Standardisierung und Digitalisierung.

Die Baubranche ist bisher nur in geringem Maße standardisiert. Arbeitsabläufe im Baugewerbe können sich gleichen, unterscheiden sich dann aber doch im Detail sehr. Das müsse man bedenken, warnen Kritiker:innen immer wieder, wenn es um Standardisierung und Massenvorproduktion geht. Tausende Variablen müssen berücksichtigt werden, denn jedes Teil, jede Schraube, jeder Stein, jeder Wasserhahn kann im Laufe des Bauprojektes zu einer Fehlerstelle werden und das gesamte Projekt aufhalten. 

Die Insolvenz von Katerra sei aber keineswegs der Beweis dafür, dass die Entwicklung grundsätzlich falsch gewesen sei, schlussfolgern andere Expert:innen.

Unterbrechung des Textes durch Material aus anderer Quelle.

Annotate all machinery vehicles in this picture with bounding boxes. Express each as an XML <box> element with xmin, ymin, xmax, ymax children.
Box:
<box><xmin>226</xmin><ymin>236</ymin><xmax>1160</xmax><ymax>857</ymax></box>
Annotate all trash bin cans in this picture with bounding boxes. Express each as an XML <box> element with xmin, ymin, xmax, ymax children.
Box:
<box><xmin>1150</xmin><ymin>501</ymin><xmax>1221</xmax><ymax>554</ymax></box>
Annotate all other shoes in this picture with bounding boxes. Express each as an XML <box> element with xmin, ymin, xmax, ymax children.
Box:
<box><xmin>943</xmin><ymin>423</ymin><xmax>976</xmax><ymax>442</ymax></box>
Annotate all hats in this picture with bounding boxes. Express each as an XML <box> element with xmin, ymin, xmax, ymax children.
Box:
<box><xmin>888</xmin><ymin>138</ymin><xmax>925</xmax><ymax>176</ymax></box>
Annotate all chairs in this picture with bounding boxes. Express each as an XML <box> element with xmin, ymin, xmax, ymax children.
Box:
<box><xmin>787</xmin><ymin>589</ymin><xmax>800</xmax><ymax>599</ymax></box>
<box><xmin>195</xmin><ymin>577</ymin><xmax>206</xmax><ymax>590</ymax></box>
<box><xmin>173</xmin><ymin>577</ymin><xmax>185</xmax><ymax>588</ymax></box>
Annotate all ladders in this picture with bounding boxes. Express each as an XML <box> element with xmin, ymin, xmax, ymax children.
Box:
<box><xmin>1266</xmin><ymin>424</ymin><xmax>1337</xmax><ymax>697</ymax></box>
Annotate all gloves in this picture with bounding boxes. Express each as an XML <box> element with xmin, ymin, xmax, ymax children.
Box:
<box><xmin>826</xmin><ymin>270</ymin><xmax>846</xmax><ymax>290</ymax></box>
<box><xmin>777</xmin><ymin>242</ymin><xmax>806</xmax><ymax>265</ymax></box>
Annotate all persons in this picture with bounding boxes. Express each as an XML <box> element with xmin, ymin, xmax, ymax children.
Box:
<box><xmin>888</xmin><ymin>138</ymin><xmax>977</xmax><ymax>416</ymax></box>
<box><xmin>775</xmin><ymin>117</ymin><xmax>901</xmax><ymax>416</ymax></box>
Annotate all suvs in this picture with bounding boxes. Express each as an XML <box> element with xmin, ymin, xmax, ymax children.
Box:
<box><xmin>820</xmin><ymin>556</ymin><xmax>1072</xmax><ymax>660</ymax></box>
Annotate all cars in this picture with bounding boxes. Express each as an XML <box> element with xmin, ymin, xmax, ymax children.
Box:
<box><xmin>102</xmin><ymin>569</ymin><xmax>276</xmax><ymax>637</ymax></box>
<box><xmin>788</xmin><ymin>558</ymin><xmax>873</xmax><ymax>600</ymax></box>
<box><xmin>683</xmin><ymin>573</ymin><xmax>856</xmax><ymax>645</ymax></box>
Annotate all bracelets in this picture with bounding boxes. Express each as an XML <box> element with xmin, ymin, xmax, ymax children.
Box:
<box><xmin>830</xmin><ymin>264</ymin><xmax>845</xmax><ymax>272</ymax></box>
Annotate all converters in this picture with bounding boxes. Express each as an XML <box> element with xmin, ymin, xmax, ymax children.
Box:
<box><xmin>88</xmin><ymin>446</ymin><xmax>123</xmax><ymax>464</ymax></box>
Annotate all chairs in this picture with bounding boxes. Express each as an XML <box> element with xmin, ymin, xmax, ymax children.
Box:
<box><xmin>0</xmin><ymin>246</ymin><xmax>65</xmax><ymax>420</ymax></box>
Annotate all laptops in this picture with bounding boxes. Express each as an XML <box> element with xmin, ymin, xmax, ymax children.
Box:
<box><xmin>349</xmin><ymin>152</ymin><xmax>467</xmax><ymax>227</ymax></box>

Die gesamte Baubranche lasse sich nur nicht in wenigen Jahren umkrempeln, dafür sei sie viel zu komplex. Aber man könne schließlich aus den Fehlern von Katerra lernen. Denn Vernetzung und Digitalisierung sind wichtige Themen, mit denen sich viele Unternehmen schon seit langem intensiv auseinandersetzen. Anders als Katerra versprechen diese nur nicht, mit ihren umgesetzten Maßnahmen gleich die gesamte Branche revolutionieren zu wollen.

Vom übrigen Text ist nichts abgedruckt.